Nella polis l’uomo acquisisce, accanto alla dimensione naturale ma nell’indipendenza da essa, il bios politikos. Nella polis, secondo quanto dice Aristotele, due erano le attività proprie del bios politikos: l’azione (praxis) e il discorso (lexis). Il discorso acquisirà prevalenza sulla pura azione basata sulla manifestazione di forza. «Essere politici, vivere nella polis, voleva dire che tutto si decideva con le parole e la persuasione e non con la forza e la violenza.

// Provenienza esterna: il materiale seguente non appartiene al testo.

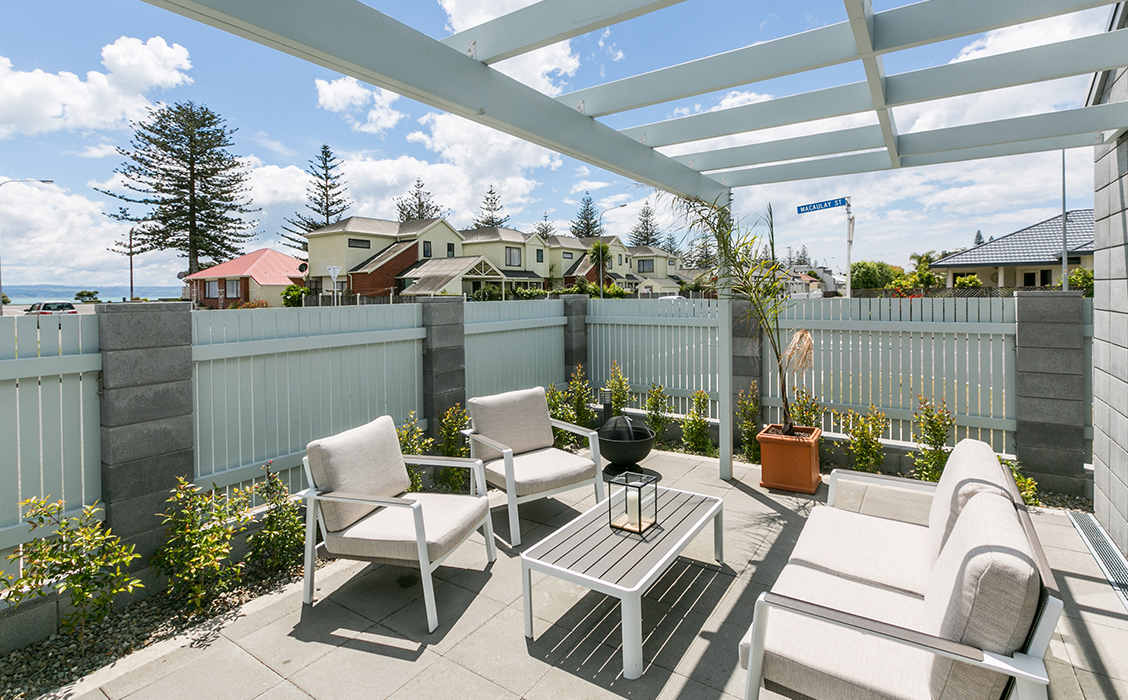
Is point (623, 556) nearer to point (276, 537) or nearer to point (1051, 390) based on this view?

Nella concezione greca, costringere gli altri con la violenza e imporre invece di persuadere costituivano relazioni prepolitiche caratteristiche della vita fuori della polis» (H. Arendt).
Tuttavia nella polis il bios politikos era reso possibile dal fatto che la produzione volta alla soddisfazione dei bisogni legati alle necessità vitali era confinata nella dimensione domestica, dove si riproducevano rapporti di dominio. Si pensi all’esistenza degli schiavi.
Detto questo, io penso che se c’è una definizione adeguata della democrazia è quella di un regime politico che risolve la contraddizione della polis greca; un regime politico che garantisce per tutti il bios politikos; una società di liberi ed uguali che ha espunto da sé ogni forma di schiavitù o altre forme di sfruttamento del lavoro.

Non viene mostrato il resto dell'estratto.